Sr. Editor:
Recientemente Rodilla et al1 han publicado un trabajo acerca del uso de espironolactona frente a doxazosina en pacientes con hipertensión arterial refractaria. Para ello, los autores realizaron un estudio retrospectivo comparativo de 181 pacientes con hipertensión arterial resistente a quienes se añadió espironolactona o doxazosina. Los resultados del estudio mostraron que la presión arterial (PA) se redujo 28/12 mmHg en los tratados con espironolactona frente a 16/7 mmHg con doxazosina, y el descenso fue significativamente mayor con espironolactona. El 39% de los pacientes tratados con espironolactona frente al 23% con doxazosina (p = 0,02) alcanzaron los objetivos de control de PA. En el análisis de regresión logística, la diabetes fue predictora de mal control de PA.
La hipertensión arterial resistente es una entidad más prevalente de lo que se piensa. Frecuentemente se infradiagnostica y, en consecuencia, no siempre está bien tratada. Aunque la pregunta acerca de cuál es el mejor fármaco que utilizar en cada situación clínica ha sido motivo de muchas discusiones, dado que la mayoría de los pacientes hipertensos necesitan al menos dos antihipertensivos para alcanzar los objetivos de PA, esta discusión probablemente carece de sentido en el momento actual. De hecho, cuando se analiza el número medio de antihipertensivos empleados en los ensayos clínicos, la cifra oscila alrededor de los tres fármacos y además en la mayoría de los estudios no se alcanzaron los objetivos de presión arterial deseados2. En consecuencia, la pregunta quizá no debería ser qué antihipertensivo utilizar, sino qué combinaciones son las mejores en cada paciente, y en caso de que la PA siga elevada, cuál o cuáles deberían ser los fármacos a añadir.
A pesar de no ser un ensayo clínico aleatorizado, ante la falta de datos suficientes acerca de cuál debe ser el manejo de los pacientes con hipertensión arterial refractaria3, los resultados de Rodilla et al aportan algo de luz. Sin embargo, se deben realizar algunas consideraciones. En primer lugar, salvo la presencia de diabetes y síndrome metabólico, los autores no muestran datos sobre la prevalencia de cardiopatía isquémica o insuficiencia cardiaca, entre otras enfermedades relevantes en las que la hipertensión arterial tiene una importancia significativa.
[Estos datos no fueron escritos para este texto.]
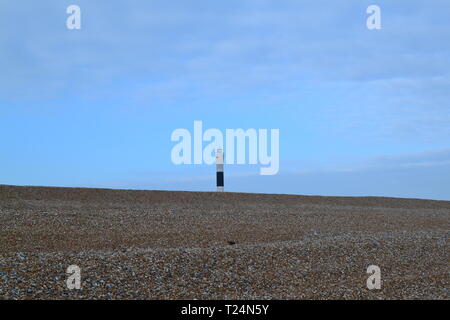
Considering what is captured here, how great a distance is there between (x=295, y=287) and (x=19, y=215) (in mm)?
7899

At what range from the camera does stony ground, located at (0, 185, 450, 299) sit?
24.1 ft

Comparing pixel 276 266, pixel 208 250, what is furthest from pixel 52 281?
pixel 276 266

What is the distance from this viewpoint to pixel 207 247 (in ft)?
32.0

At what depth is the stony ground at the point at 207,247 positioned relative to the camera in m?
7.34

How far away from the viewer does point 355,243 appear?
10438mm
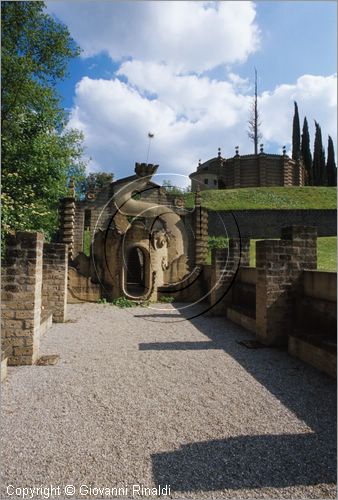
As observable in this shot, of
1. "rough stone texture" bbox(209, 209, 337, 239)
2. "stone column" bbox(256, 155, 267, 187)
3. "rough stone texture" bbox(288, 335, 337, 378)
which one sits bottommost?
"rough stone texture" bbox(288, 335, 337, 378)

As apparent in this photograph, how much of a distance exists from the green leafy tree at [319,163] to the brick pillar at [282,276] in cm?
5120

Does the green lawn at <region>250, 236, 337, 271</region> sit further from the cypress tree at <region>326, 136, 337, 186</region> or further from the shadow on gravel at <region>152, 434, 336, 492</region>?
the cypress tree at <region>326, 136, 337, 186</region>

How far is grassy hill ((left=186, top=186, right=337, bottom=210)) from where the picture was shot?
39281 mm

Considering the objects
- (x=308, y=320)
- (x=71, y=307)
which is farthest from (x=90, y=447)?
(x=71, y=307)

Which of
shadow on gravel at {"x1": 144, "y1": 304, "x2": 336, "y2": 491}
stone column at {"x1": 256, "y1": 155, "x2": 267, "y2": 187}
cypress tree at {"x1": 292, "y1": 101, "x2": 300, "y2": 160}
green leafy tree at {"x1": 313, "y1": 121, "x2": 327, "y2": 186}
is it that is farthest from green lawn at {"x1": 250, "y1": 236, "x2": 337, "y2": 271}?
cypress tree at {"x1": 292, "y1": 101, "x2": 300, "y2": 160}

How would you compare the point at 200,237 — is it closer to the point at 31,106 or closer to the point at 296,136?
the point at 31,106

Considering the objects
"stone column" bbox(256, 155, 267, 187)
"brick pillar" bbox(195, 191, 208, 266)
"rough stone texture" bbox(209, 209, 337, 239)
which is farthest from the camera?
"stone column" bbox(256, 155, 267, 187)

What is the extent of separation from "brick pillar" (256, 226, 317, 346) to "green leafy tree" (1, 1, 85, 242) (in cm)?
869

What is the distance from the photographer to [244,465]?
3303mm

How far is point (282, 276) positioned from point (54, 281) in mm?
7520

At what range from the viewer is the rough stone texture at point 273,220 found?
36.9 metres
Así, el uso de espironolactona se ha asociado a un mejor pronóstico en los pacientes con insuficiencia cardiaca4, mientras que se ha señalado que el tratamiento con doxazosina se ha relacionado con una mayor incidencia de insuficiencia cardiaca, si bien parece que esto no es así cuando se combina con un inhibidor del sistema renina-angiotensina y un diurético5. También es posible que la adición de doxazosina a un inhibidor del sistema renina-angiotensina se asocie con efectos beneficiosos en el paciente diabético6. Aunque las reducciones de PA observadas en el trabajo de Rodilla et al son importantes, algo mayores con espironolactona, y esto en teoría debería implicar un mejor pronóstico, sería interesante conocer si ese efecto se acompaña de una reducción paralela en la morbimortalidad cardiovascular. No se debería olvidar los resultados los resultados de los estudios ONTARGET7 y TRANSCEND8, donde a pesar de que todos los pacientes presentaban un elevado riesgo cardiovascular y alrededor del 69% en el ONTARGET y del 76% en el TRANSCEND eran hipertensos, una reducción marcada de la PA no se asoció a los beneficios clínicos esperados.